Written tasks
1. In the Rust-Nexus troubleshooting guide, condense the passage beginning "Required permissions" into one sentence that keeps every permission it lists.
2. Please carry on the Rust-Nexus troubleshooting guide from its last line, starting with the answer to the question about mutual TLS authentication failing.

Excerpt to read
____________________

Skip to content

Latest commit

 

History

History
630 lines (476 loc) · 16.4 KB

File metadata and controls

630 lines (476 loc) · 16.4 KB

Troubleshooting & FAQ

Common issues and solutions for Rust-Nexus deployment and operation.

Infrastructure Issues

Cloudflare API Problems

Q: "Cloudflare API authentication failed"

A: Check your API token configuration:

# Verify token validity
curl -H "Authorization: Bearer YOUR_TOKEN" \
     "https://api.cloudflare.com/client/v4/user/tokens/verify"

# Check token permissions
curl -H "Authorization: Bearer YOUR_TOKEN" \
     "https://api.cloudflare.com/client/v4/user/tokens/YOUR_TOKEN_ID"

Required permissions:

  • Zone:Read, Zone:Edit
  • DNS:Read, DNS:Edit
  • SSL and Certificates:Read (if using origin certificates)

Q: "DNS record creation failed"

A: Verify zone ID and domain configuration:

# List zones to find correct zone ID
curl -H "Authorization: Bearer YOUR_TOKEN" \
     "https://api.cloudflare.com/client/v4/zones"

# Check existing DNS records
curl -H "Authorization: Bearer YOUR_TOKEN" \
     "https://api.cloudflare.com/client/v4/zones/ZONE_ID/dns_records"

Q: "Domain rotation not working"

A: Check domain manager configuration and limits:

[domains]
max_subdomains = 10  # Ensure this allows for rotation
rotation_interval = 24  # Check if rotation is due

# Debug domain rotation
./target/release/nexus-infra domains rotate --config nexus.toml --dry-run

Certificate Issues

Q: "Let's Encrypt certificate request failed"

A: Common Let's Encrypt issues:

# Check ACME account status
./target/release/nexus-infra certificates account-info --config nexus.toml

# Test DNS-01 challenge manually
dig TXT _acme-challenge.yourdomain.com

# Check Let's Encrypt rate limits
curl "https://acme-v02.api.letsencrypt.org/directory"

Rate limit solutions:

  • Use Let's Encrypt staging for testing
  • Wait for rate limit reset (1 week)
  • Use different base domains

Q: "Certificate validation failed"

A: Verify certificate chain and configuration:

# Check certificate validity
openssl x509 -in certs/yourdomain.com.crt -noout -dates

# Verify certificate chain
openssl verify -CAfile certs/chain.pem certs/yourdomain.com.crt

# Check certificate SAN
openssl x509 -in certs/yourdomain.com.crt -noout -text | grep -A 5 "Subject Alternative Name"

# Test TLS connection
openssl s_client -connect yourdomain.com:443 -servername yourdomain.com

Q: "Certificate pinning validation failed"

A: Update pinned certificate fingerprints:

# Get current certificate fingerprint
openssl x509 -in certs/yourdomain.com.crt -noout -fingerprint -sha256

# Update configuration with new fingerprint
vim nexus.toml  # Update pinned_fingerprints array

Communication Issues

gRPC Connection Problems

Q: "gRPC connection timeout"

A: Check network connectivity and TLS configuration:

# Test basic connectivity
telnet yourdomain.com 443

# Test TLS handshake
openssl s_client -connect yourdomain.com:443

# Check gRPC service availability
grpcurl -insecure yourdomain.com:443 list

# Test with verbose logging
RUST_LOG=debug ./target/release/nexus-agent --config agent.toml

Q: "Mutual TLS authentication failed"

____________________

Spatial data with pictures
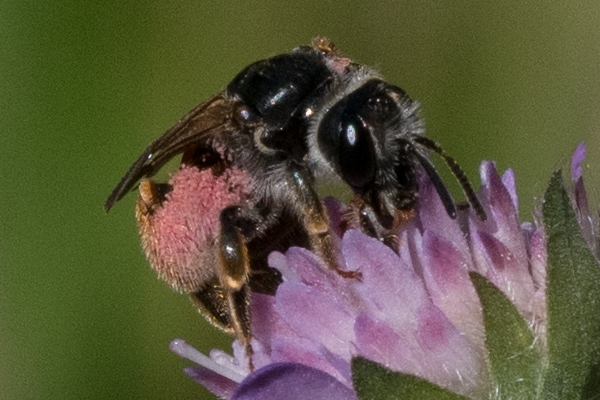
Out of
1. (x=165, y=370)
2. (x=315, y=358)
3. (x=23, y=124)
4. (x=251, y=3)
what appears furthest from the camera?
(x=251, y=3)

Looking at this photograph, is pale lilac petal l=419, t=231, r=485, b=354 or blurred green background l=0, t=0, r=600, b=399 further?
blurred green background l=0, t=0, r=600, b=399

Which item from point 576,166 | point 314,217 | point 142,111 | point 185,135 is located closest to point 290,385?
point 314,217

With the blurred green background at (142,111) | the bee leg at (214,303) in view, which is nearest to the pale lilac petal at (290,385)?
the bee leg at (214,303)

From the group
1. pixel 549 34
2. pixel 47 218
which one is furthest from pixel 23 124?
→ pixel 549 34

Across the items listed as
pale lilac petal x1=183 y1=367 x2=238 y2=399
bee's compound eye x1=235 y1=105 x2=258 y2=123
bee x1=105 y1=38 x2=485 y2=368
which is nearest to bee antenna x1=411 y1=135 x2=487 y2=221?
bee x1=105 y1=38 x2=485 y2=368

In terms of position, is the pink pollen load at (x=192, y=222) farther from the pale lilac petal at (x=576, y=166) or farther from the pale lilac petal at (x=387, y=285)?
the pale lilac petal at (x=576, y=166)

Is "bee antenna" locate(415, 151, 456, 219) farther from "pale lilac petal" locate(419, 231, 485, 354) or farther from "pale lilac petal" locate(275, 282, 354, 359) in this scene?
"pale lilac petal" locate(275, 282, 354, 359)

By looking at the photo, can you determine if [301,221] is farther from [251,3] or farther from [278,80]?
[251,3]
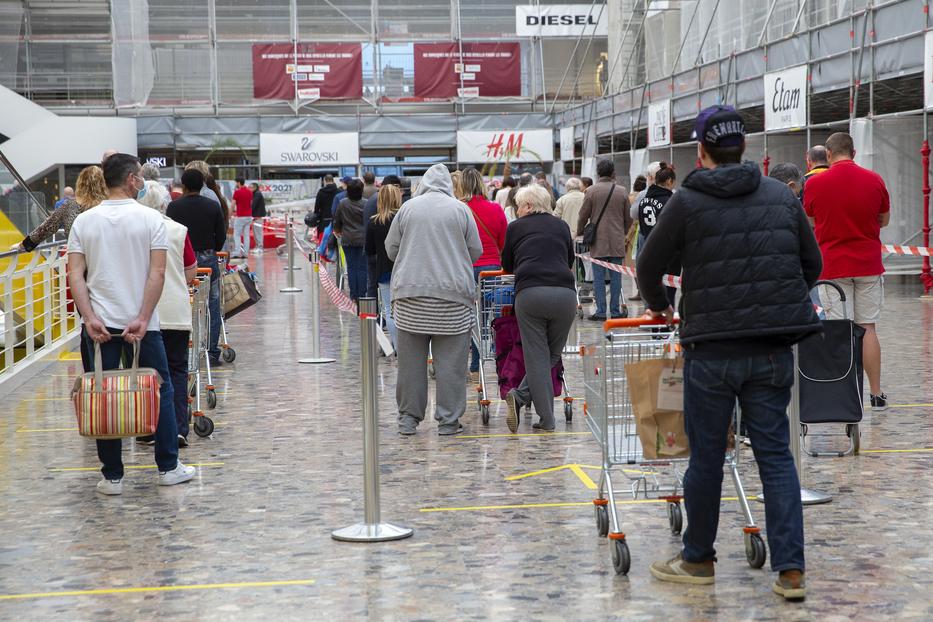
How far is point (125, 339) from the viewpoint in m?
6.67

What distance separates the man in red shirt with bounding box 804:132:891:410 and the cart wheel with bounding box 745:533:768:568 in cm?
361

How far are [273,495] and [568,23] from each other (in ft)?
115

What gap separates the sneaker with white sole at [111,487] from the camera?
6.83m

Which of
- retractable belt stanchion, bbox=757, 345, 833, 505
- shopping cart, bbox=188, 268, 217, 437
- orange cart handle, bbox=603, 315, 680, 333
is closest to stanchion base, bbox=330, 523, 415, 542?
orange cart handle, bbox=603, 315, 680, 333

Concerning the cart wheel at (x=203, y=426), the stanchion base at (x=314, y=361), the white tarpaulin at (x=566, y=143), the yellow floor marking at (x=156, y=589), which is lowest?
the yellow floor marking at (x=156, y=589)

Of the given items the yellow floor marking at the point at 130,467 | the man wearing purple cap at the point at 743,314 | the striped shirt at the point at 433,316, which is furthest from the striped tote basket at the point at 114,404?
the man wearing purple cap at the point at 743,314

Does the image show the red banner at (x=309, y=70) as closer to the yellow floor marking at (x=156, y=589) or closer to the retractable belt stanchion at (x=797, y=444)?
the retractable belt stanchion at (x=797, y=444)

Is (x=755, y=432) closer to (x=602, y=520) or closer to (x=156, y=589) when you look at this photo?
(x=602, y=520)

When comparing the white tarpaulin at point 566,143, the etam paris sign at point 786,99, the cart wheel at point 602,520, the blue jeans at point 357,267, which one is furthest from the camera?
the white tarpaulin at point 566,143

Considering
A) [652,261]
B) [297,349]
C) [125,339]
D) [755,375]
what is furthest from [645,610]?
[297,349]

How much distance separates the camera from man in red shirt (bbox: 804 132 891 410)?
8.47 metres

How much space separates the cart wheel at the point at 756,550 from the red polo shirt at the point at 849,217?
12.2 ft

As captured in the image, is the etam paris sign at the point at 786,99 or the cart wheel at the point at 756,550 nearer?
the cart wheel at the point at 756,550

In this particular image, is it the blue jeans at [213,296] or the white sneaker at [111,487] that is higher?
the blue jeans at [213,296]
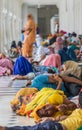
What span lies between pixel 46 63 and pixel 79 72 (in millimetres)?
3373

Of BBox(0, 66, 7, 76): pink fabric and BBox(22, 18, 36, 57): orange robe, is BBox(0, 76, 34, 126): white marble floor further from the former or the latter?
BBox(22, 18, 36, 57): orange robe

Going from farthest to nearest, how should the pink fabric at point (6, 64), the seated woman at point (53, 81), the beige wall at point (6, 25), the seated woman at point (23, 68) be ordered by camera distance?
the beige wall at point (6, 25) → the pink fabric at point (6, 64) → the seated woman at point (23, 68) → the seated woman at point (53, 81)

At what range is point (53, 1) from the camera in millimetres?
A: 36188

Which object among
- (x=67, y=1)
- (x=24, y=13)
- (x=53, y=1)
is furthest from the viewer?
(x=24, y=13)

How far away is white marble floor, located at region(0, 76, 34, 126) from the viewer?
202 inches

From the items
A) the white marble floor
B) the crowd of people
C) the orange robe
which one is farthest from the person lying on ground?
the orange robe

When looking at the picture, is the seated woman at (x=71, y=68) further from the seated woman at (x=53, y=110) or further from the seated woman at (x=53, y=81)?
the seated woman at (x=53, y=110)

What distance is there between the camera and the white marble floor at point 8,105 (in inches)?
202

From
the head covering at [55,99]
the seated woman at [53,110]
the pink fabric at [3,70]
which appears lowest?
the pink fabric at [3,70]

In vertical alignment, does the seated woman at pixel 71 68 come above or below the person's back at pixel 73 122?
below

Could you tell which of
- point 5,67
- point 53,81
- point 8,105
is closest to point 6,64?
point 5,67

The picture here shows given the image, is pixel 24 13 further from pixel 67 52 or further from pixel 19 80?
pixel 19 80

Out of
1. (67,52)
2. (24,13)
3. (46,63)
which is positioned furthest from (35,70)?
(24,13)

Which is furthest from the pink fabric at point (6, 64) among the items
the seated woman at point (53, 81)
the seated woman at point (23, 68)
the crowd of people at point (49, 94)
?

____________________

Exercise answers
1. The required permissions are Zone:Read, Zone:Edit, DNS:Read and DNS:Edit, plus SSL and Certificates:Read when origin certificates are used.

2.
A: Verify client certificates and CA configuration:

# Check client certificate validity
openssl x509 -in client.crt -noout -dates

# Verify client certificate chain
openssl verify -CAfile ca.crt client.crt

# Test mutual TLS connection
curl --cert client.crt --key client.key --cacert ca.crt \
     https://yourdomain.com:443

Q: "gRPC streaming interrupted"

A: Check connection stability and timeout configuration:

# Adjust timeout settings
[grpc_server]
connection_timeout = 60  # Increase timeout
keepalive_interval = 30  # More frequent keepalives

[grpc_client] 
request_timeout = 60
max_retry_attempts = 5

Domain Fronting Issues

Q: "Domain fronting not working"

A: Verify CDN configuration and headers:

# Test domain fronting manually
curl -H "Host: real-c2-domain.com" https://cdn-domain.com/

# Check Cloudflare proxy settings
curl -H "Authorization: Bearer TOKEN" \
     "https://api.cloudflare.com/client/v4/zones/ZONE_ID/dns_records/RECORD_ID"

# Verify proxy is enabled (orange cloud)
# proxied: true in DNS record

Common fixes:

  • Ensure Cloudflare proxy is enabled
  • Use appropriate Host header
  • Check CDN supports the target path
  • Verify SSL/TLS compatibility

Agent Issues

Agent Connection Problems

Q: "Agent not connecting to C2 server"

A: Debug agent connectivity step by step:

# Check DNS resolution
nslookup c2-domain.com

# Test network connectivity
telnet c2-domain.com 443

# Check agent configuration
./target/release/nexus-agent --config agent.toml --verify-config

# Test with debug logging
RUST_LOG=debug ./target/release/nexus-agent --config agent.toml

Q: "Agent registration failed"

A: Check agent capabilities and server configuration:

# Verify agent capabilities
./target/release/nexus-agent --list-capabilities

# Check server agent limits
./target/release/nexus-server config show | grep max_agents

# Test registration manually
./target/release/nexus-agent --config agent.toml --test-registration

Agent Execution Issues

Q: "BOF execution failed"

A: Debug BOF loading and execution:

# Check BOF file format
file your-bof.obj

# Validate COFF structure
objdump -f your-bof.obj

# Test BOF loading
RUST_LOG=debug ./target/release/nexus-agent --test-bof your-bof.obj

# Check available APIs
./target/release/nexus-agent --list-bof-apis

Q: "Fiber execution not working"

A: Verify Windows platform and capabilities:

# Check Windows version compatibility
systeminfo | grep "OS Name"

# Verify process architecture
./target/release/nexus-agent --check-architecture

# Test fiber conversion
./target/release/nexus-agent --test-fiber-conversion

Q: "Task execution timeout"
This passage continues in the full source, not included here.